Speaking through tears, she said that when she had gone to meet Wulfson she had recently undergone surgery and had been trying to “reconnect with a sense of self and feel safe in a very different body”.
She said she was grateful for the conviction, but “the road to get to this point was long” and had required her to return to “the worst experience in my life again and again”. Steele concluded with a request for the panel: “I’d like to see justice served that will not only restore some of my own faith in humanity, but offer a layer of protection to other women.”
A US air force spokesperson said the military justice process “includes strict procedural safeguards by design to ensure proceedings are fair, transparent and thorough.” They added: “Maintaining the trust that underpins our partnership, while ensuring accountability and the fair administration of discipline, remains our priority.”
In her statement to the Guardian, Steele said: “The ordeal I went through was incredibly distressing and degrading. It felt intrusive and archaic.”
What happens next?
The building where Wulfson is serving his six-month sentence is a corrections facility at RAF Lakenheath, a short distance from the runway he used to tear down at hundreds of miles an hour in an F-35. At the time of his trial, only two others were being held there.

Detainees wake each day at 5am and wear camouflage uniforms rather than prison suits. They take on work around the airbase, and visitors are allowed on Sundays and US public holidays. Good behaviour can contribute to a reduction in sentence.
As well as the six-month sentence, the panel punished Wulfson with a formal reprimand and a dismissal from the air force, a penalty that can strip an officer of veteran benefits and leave a permanent record as a convicted felon.
In a statement to the Guardian, Bilecki said that prosecutors could have charged Wulfson with rape but had opted not to, and emphasised that the court found the pilot was not guilty of the sexual assault allegations.

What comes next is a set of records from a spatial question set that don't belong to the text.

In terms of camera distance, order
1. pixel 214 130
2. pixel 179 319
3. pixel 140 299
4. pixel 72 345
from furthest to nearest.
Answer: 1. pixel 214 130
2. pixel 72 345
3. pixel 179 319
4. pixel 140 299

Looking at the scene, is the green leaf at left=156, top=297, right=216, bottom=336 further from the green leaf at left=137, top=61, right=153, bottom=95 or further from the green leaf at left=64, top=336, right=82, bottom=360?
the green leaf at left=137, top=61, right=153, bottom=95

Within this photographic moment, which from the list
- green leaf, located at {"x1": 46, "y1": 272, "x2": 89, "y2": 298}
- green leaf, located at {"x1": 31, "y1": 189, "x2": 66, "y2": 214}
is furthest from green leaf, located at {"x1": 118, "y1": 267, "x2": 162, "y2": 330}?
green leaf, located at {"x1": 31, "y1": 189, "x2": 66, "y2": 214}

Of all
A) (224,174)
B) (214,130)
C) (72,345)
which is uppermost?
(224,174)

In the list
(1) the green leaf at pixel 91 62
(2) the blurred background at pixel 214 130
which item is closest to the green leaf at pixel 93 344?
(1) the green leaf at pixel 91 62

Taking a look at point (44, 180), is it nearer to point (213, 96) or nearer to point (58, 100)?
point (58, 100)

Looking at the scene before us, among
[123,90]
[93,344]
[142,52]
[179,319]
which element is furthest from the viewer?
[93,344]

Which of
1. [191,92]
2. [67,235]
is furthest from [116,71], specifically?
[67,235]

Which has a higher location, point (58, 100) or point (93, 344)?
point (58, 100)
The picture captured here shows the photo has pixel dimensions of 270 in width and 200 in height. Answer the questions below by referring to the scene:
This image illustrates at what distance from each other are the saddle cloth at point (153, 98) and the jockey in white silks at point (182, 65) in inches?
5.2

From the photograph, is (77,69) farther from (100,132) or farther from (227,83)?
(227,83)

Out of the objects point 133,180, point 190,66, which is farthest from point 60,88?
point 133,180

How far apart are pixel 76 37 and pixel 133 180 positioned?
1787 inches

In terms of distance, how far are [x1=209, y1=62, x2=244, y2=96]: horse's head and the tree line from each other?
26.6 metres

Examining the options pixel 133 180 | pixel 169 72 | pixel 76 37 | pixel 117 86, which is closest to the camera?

He also played down the significance of Wulfson’s apology. “He apologised because it made sense to,” Bilecki said. “This woman had come to his home for the first time and left looking like she had been in a fight. Obviously, the night had not gone as planned.”
Wulfson’s case will now be automatically reviewed by an air force appeals court at a military base in Maryland, that can re-examine the case’s facts and evidence. He is due to leave RAF Lakenheath in mid-September, at which point he will be free to fly home to the US.
Were it not for this article, the only public record of Wulfson’s conviction would be an entry on a docket on an obscure US air force webpage. It lists the offence for which he has been convicted and the sentence received. There is no reference to any facts of the case. There is nothing to indicate the offence occurred in Cambridge, or that the victim is a British citizen.